— Ejercicios por resolver —
1) Por favor, copia de la entrevista a Luisa Riley todo el fragmento desde «La memoria y» hasta «la habían enterrado.».
2) Explica en una a tres oraciones por qué Luisa Riley le apuesta a la memoria, según la entrevista a Luisa Riley.

— Texto de origen —
<<<<
La memoria y el dolor. Entrevista a Luisa Riley


Con el título de Los rostros del dolor, esta entrevista se publicó en la Revista Variopinto, número 20, de febrero de 2014

Luis Riley
Luisa Riley. Foto: Manuel Cerón

Dení Prieto Stock fue asesinada por el ejército el 14 de febrero de 1974 en una casa que las Fuerzas de Liberación Nacional tenían en Nepantla, Estado de México. Tenía 19 años, y era hija del dramaturgo Carlos Prieto, y de Evelyn Stock. Recibió nueve balazos, y según escribe Elena Poniatowska en Fuerte es el silencio (Ediciones ERA, 1980), su cuerpo no fue entregado a sus padres. Sólo se les indicó en qué fosa, en el Panteón Civil de Dolores, la habían enterrado.
La madrugada del 29 de marzo de 2011, en un auto Honda Civic abandonado en la ciudad de Temixco, Morelos, la policía descubrió el cuerpo de Juan Francisco Sicilia Ortega, de 24 años de edad, hijo del poeta Javier Sicilia, junto con otros seis cadáveres. A partir de entonces, el autor de La presencia desierta (FCE, 1985) se convirtió en un activista que aglutinó a cientos, quizá miles, de familiares de muertos y desaparecidos por la guerra contra el narco en el Movimiento por la Paz con Justicia y Dignidad.
Estos dos acontecimientos son los temas de los últimos documentales de Luisa Riley, periodista de formación, y que le ha apostado a la memoria, como ella dice: «para saber que eso ya ocurrió y tuvo resultados funestos; porque ese dolor, esa tragedia, es inimaginable, y deja una secuela terrible en la sociedad. Y si no la volteamos a ver y no nos damos cuenta, entonces estamos como adormecidos y vamos de tumbo en tumbo».
El primero dio lugar al documental Flor en otomí, (México, 2012); el segundo, Javier Sicilia: en la soledad del otro (México, 2013).

¿Para qué contar la historia de Dení?

Luisa Riley y Dení Prieto se conocieron de niñas. Sus familias eran amigas, y a la pequeña Luisa siempre le atrajo el carácter fuerte y decidido de la hija de los Prieto Stock.
Cuando la mataron, a los 19 años de edad, la documentalista se enteró de la peor manera: «En la sección de Excélsior o La prensa, en fin, de todos los periódicos de la época, en la sección de la nota roja. Hablaban de ellos como si hubieran sido delincuentes, terroristas».
En su casa rodeada de árboles, como un pedazo de provincia en plena Ciudad de México, Luisa Riley recuerda el shock, la sensación de miedo e impotencia, al mismo tiempo que la historia compartida de las dos familias:
«Fuimos de esas amistades de padres que crecimos juntas. Aún ahora sigo siendo cercana a su hermana. Pero eso no es lo que me llevó a contar su historia, porque la cuento casi 35 años después. Realmente no hay una razón muy lógica, sino que un día dije: yo tengo que contarla».
Sin embargo, lo que Luisa quería contar era lo que pasó después de la muerte de Dení: la impunidad en la que quedó su asesinato y el acoso policial que sufrieron sus padres y amigos; incluso su propia familia.
>>>>
— Conjunto de datos —
<<<<
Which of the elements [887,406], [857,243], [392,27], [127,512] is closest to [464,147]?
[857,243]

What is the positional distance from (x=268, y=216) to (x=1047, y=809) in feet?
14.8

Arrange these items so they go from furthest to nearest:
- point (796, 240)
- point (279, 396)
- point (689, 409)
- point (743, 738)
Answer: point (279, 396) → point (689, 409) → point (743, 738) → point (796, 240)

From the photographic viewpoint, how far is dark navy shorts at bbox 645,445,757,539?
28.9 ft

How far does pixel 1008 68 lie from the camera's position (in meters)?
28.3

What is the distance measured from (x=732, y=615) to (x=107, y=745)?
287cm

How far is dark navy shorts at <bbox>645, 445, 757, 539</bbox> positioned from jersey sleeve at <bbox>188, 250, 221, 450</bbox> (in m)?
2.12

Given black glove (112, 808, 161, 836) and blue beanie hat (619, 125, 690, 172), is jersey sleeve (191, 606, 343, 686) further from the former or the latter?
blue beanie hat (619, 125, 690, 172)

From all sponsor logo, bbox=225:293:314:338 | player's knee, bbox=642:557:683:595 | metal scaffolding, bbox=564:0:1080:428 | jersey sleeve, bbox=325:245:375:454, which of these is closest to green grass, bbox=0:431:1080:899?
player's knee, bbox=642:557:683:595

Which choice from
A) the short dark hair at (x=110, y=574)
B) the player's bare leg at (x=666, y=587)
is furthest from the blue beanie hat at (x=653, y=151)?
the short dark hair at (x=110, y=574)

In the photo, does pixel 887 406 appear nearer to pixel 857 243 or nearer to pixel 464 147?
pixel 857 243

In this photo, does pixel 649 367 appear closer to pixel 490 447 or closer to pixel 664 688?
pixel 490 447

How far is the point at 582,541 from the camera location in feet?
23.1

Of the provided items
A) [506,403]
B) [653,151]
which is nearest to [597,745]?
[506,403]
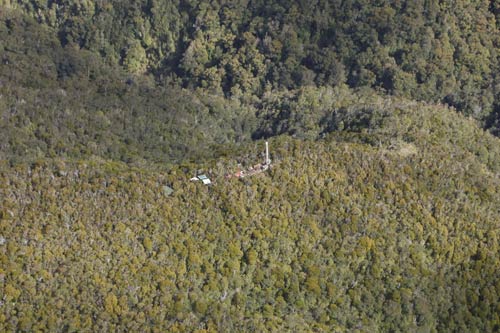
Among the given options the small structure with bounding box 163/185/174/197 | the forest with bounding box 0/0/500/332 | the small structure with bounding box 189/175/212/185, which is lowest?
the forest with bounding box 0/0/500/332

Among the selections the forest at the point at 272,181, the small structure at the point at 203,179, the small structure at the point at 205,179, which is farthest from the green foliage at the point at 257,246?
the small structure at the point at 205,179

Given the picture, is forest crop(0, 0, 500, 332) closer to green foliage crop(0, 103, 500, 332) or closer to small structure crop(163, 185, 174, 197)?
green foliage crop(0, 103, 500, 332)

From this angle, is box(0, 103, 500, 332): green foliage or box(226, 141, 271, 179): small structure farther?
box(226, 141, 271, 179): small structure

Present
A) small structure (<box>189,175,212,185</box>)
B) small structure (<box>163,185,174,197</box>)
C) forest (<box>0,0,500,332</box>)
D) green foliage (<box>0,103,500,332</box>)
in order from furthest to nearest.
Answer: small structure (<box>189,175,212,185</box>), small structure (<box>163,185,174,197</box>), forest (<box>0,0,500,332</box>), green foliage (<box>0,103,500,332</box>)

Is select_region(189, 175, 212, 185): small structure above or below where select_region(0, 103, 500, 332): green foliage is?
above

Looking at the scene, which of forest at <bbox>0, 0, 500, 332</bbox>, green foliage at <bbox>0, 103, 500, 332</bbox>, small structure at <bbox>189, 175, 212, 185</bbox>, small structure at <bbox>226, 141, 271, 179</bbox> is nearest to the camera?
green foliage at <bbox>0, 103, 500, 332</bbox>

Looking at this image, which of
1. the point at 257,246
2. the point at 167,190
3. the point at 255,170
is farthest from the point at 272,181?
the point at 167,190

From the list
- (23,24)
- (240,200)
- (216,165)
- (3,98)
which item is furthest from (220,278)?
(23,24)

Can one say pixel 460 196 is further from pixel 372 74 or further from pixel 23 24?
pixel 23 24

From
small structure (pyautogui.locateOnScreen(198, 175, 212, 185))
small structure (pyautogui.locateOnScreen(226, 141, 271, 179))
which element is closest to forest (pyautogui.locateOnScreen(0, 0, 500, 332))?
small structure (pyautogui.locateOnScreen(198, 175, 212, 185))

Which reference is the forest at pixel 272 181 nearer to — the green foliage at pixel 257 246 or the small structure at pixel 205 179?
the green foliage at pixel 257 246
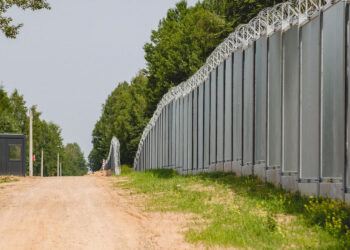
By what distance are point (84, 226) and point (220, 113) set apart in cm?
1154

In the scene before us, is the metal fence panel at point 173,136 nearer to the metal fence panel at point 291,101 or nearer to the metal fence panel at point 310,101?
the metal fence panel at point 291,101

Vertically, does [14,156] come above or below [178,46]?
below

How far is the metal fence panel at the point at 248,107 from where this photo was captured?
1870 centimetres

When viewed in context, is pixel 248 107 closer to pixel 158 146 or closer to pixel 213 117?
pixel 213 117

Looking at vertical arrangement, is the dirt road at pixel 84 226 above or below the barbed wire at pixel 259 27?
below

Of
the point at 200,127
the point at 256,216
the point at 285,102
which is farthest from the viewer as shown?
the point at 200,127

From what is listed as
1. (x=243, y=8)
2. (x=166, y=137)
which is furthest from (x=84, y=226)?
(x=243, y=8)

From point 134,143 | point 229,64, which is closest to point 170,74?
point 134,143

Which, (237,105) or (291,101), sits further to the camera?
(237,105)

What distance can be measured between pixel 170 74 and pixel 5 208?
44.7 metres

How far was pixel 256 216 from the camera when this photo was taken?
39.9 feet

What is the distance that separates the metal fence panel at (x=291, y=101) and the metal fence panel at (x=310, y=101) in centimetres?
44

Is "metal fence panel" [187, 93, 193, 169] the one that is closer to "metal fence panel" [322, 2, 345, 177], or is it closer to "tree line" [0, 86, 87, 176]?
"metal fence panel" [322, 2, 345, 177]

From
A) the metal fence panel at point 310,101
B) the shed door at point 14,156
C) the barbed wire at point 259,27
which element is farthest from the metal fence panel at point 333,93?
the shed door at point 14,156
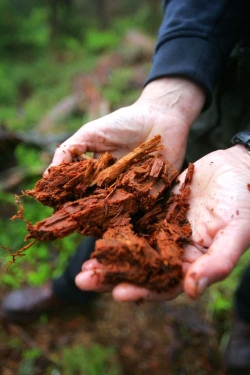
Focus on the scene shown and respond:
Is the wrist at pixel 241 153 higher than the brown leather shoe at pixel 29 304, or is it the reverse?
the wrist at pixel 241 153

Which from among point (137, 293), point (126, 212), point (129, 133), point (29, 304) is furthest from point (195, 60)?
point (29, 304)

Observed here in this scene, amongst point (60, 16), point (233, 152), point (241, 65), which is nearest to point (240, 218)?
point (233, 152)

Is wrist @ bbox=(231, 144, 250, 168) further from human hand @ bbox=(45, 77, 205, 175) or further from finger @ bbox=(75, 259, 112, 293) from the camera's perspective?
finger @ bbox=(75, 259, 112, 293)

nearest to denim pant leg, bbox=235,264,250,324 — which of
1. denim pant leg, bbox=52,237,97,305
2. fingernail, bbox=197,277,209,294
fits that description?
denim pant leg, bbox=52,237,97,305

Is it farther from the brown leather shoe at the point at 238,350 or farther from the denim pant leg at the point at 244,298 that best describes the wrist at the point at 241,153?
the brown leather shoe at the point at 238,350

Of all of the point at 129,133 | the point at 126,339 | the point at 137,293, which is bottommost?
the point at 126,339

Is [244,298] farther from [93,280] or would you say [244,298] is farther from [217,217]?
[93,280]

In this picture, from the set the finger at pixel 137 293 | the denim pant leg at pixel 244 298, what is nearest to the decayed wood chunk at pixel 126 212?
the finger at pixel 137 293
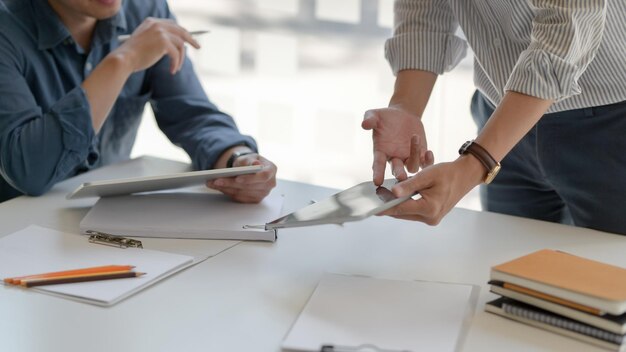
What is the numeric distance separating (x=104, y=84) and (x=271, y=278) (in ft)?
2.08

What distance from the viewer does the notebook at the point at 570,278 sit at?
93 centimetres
>>>>
— Respuestas —
1)
La memoria y el dolor. Entrevista a Luisa Riley


Con el título de Los rostros del dolor, esta entrevista se publicó en la Revista Variopinto, número 20, de febrero de 2014

Luis Riley
Luisa Riley. Foto: Manuel Cerón

Dení Prieto Stock fue asesinada por el ejército el 14 de febrero de 1974 en una casa que las Fuerzas de Liberación Nacional tenían en Nepantla, Estado de México. Tenía 19 años, y era hija del dramaturgo Carlos Prieto, y de Evelyn Stock. Recibió nueve balazos, y según escribe Elena Poniatowska en Fuerte es el silencio (Ediciones ERA, 1980), su cuerpo no fue entregado a sus padres. Sólo se les indicó en qué fosa, en el Panteón Civil de Dolores, la habían enterrado.

2) Le apuesta a la memoria para saber que esos hechos ya ocurrieron y tuvieron resultados funestos, pues ese dolor y esa tragedia son inimaginables y dejan una secuela terrible en la sociedad. Si no se les voltea a ver, la sociedad queda como adormecida y va de tumbo en tumbo.